Page 40

Story: Tied up in Knots

“Showing you how much you mean to me.”

“I may be pregnant with your child, and appreciate your body, but I don’t think now is the time, Warren.” She’s trying to scold me and sound stern, but her breath hitches a little when I strip off the shirt and stand bare chested in front of her. Every single one of my tattoos on display.

“Ha, so you admit it’s my child.”

She glowers at me, but I ignore it. Reaching out I grab her hand and place it flat on my chest right over my anchor tattoo, right over my heart. Her small hand is warm against my cool skin, and it nearly burns me. Her fingers twitch and brush against the inked skin.

“Do you remember when I got this tattoo?”

Her forehead pinches and she stares at it trying to recall when I came home with the piece. To be fair I hadn’t told anyone I had gotten it and it was already healed by the time she saw it.

“Um, I think I was twenty-one. You never did tell us why you got it. we just thought it was another for your growing collection.”

“I got it when you were dating that dipstick, Roy.”

Bambi quirks her head and briefly looks up at me. This close I can see every freckle on her pink cheeks, and I begin trailing a path across them like I have so many times before. Her face is so familiar and yet every time I look at her, I find something new to appreciate.

“Roy?”

“Yeah. It was your first serious relationship, and I wasn’t taking it well. You’d always beenmyBambi and here was some other guy taking you from me. I knew I couldn’t have you, but I didn’t want to share you either. So, I drew this anchor,” I pick up her finger and place it right where her name hides in the shapes and trace the letters one by one. “Put your name in it and carved it into my chest right over my heart. Cementing a piece of you on me for eternity.”

Her lashes flutter as she leans closer to follow the path of her finger, her eyes widening when she finally realizes what’s been there all along right in front of her.

“B-A-M-B-I. Because you’re my Bambi. Everyone else gets Raelyn, but no one can have my Bambi.”

“How did I never see it before?”

“It’s easy for people to not see what’s right in front of them. I knew you were there the whole time and still never told you how I felt about you.Feelabout you. I’m just as much to blame.”

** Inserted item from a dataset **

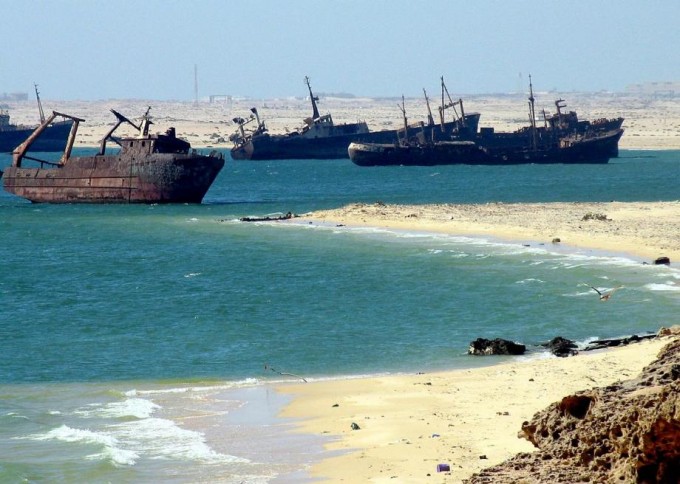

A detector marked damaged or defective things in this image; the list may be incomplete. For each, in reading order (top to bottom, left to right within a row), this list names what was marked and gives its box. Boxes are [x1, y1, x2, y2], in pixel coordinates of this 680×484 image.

rusted ship hull [3, 153, 224, 202]
rusty shipwreck [2, 108, 226, 203]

I release her hand, but she doesn’t stop tracing the patterns, learning the new shape within.

“You’re my anchor, Bambi. You hold me steady when I want to drift in the waves. When I feel lost at sea, you are the one thing that anchors me in place and keeps me from losing my way.Although I fear I may have gotten lost for a time, once again you pulled me where I need to be.”

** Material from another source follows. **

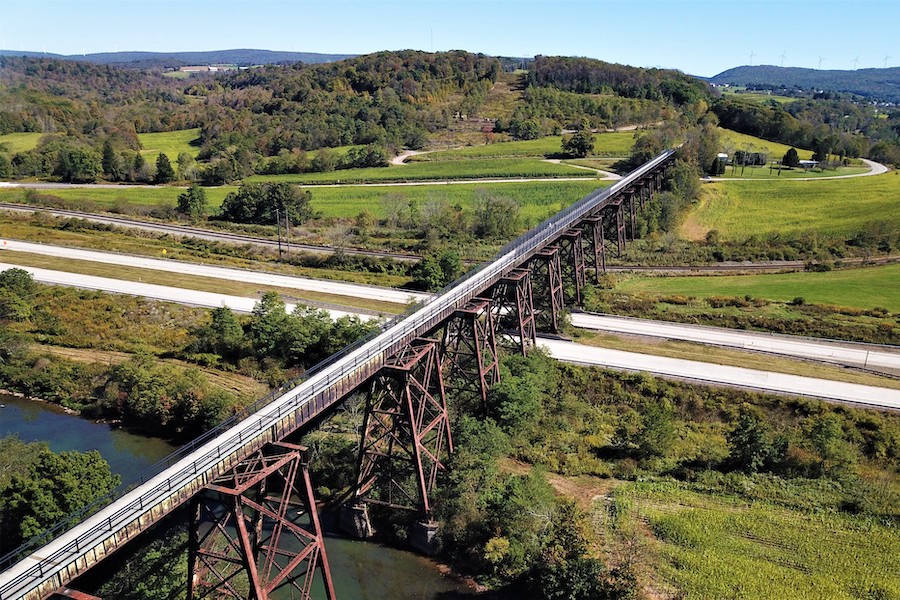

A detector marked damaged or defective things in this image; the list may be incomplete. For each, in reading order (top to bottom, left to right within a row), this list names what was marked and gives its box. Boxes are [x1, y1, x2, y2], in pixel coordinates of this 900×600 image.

rusty steel truss [352, 340, 450, 516]
rusty steel truss [186, 440, 334, 600]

She pulls her bottom lip into her mouth and inspects my chest, quietly listening to me bare my entire fucking soul to her.

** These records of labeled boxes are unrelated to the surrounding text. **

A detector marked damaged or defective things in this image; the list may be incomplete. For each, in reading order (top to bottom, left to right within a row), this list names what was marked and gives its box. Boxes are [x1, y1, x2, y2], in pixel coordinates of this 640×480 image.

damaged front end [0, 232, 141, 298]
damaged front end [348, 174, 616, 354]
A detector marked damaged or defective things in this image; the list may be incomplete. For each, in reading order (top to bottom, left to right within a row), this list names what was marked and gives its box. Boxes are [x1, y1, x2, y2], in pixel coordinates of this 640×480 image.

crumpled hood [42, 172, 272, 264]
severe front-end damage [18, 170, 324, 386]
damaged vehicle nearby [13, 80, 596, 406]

Please don’t say it’s too late. Please don’t make me leave again.

“Even so, you left. I can’t trust that you won’t leave again. Leaving this town and everyone in it behind is all you’ve ever talked about since we were teenagers. Why would I believe that now you will stay? That anything has changed? Like you said yourself, you felt like this for me a long time ago. If it wasn’t enough then, why is it enough now?”

My confidence and hope crack a little at her words, but she’s right to question me. I’ve been in love with her for so long and never done anything about it. My feelings for her never stopped me from building my boat and sailing away at the first opportunity I got. I kept her at arm’s length for years. I was a fool, and it’s only in getting what I always wanted that I realize it was never what I needed. I’m going to have to prove this to her.

Determination settles in my spine, because she didn’t say no, she didn’t turn me away. There’s still hope.

“Because now I’m seeing clearly. I’m not letting my past and my parents cloud my decisions any longer. I never thought my leaving would affect you so much. I was only focused on myself and getting away, thinking once I did everything would be better.”

“Was it?”

I reach up and cover her hand still resting on my chest, drawing strength from her touch.

“No. It was worse. I thought seeing the world would help me find my place in it. All it did was show me I’d already found my place and left it.”

Leaning down so we’re eye level, I reach out with my free hand and let it hover over her belly silently asking to touch her. She nods and for the first time I reach out and touch our growing son inside her belly. Feeling him move and shift within. I’m so dazed by him and her that I almost forget what I was going to say.

“I promise I will prove to you things are different. That the most important people in my life now are you and him. Everyone else can fuck off.”

My crass, but honest words make her chuckle. Her free hand cradling mine on her stomach. For the first time in my life I feel like I’m right where I should be.